Kemendag Tegaskan Minyakita Bebas APBN, Pasokan dari DMO

Kementerian Perdagangan menegaskan bahwa program minyak goreng rakyat Minyakita tidak menggunakan anggaran negara (APBN). Pasokan Minyakita berasal dari skema Domestic Market Obligation (DMO), yang mewajibkan produsen minyak sawit mengalokasikan sebagian hasil produksinya untuk memenuhi kebutuhan dalam negeri sebelum memperoleh izin ekspor. Direktur Bina Pasar Dalam Negeri Kemendag Nawandaru Dwi Putra menjelaskan bahwa persepsi masyarakat tentang Minyakita sebagai minyak bersubsidi yang dibiayai pemerintah tidak benar; minyak ini berasal dari kontribusi produsen yang melakukan ekspor. Ketersediaan Minyakita sangat bergantung pada kinerja ekspor produk turunan kelapa sawit, sehingga peningkatan ekspor diharapkan dapat meningkatkan pasokan domestik. Realisasi DMO Minyakita pada Juli 2026 mencapai 122.745 ton, naik dari Juni setelah penurunan pada Februari–Mei.

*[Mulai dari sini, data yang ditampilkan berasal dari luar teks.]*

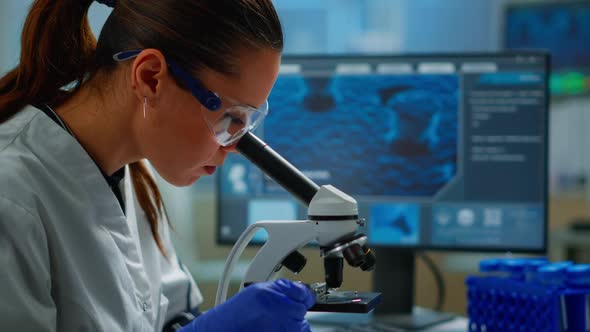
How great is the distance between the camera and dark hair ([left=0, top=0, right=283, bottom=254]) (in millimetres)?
932

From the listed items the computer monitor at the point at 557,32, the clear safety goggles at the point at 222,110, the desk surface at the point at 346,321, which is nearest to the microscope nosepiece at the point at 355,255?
the clear safety goggles at the point at 222,110

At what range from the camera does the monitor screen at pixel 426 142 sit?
1489 mm

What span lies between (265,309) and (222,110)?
277 millimetres

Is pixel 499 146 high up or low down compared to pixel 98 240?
up

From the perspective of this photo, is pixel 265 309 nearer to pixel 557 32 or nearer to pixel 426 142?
pixel 426 142

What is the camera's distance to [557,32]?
3.57m

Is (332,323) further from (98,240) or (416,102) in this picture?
(98,240)

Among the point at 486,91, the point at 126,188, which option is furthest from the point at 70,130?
the point at 486,91

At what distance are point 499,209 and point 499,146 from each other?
0.44 ft

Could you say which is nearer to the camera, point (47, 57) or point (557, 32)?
point (47, 57)

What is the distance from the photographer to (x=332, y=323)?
58.1 inches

Distribusi DMO kepada distributor tingkat pertama (perusahaan pangan negara) mencapai 413.256 ton (≈49,9% dari total), dengan Perum Bulog menguasai 308.057 ton dan ID Food 105.799 ton. Sebagian stok telah dialokasikan untuk program bantuan pangan dan operasi pasar di berbagai daerah. Kemendag meminta pemerintah daerah berkoordinasi dengan Bulog dan ID Food untuk memastikan distribusi Minyakita tepat sasaran ke pasar yang membutuhkan.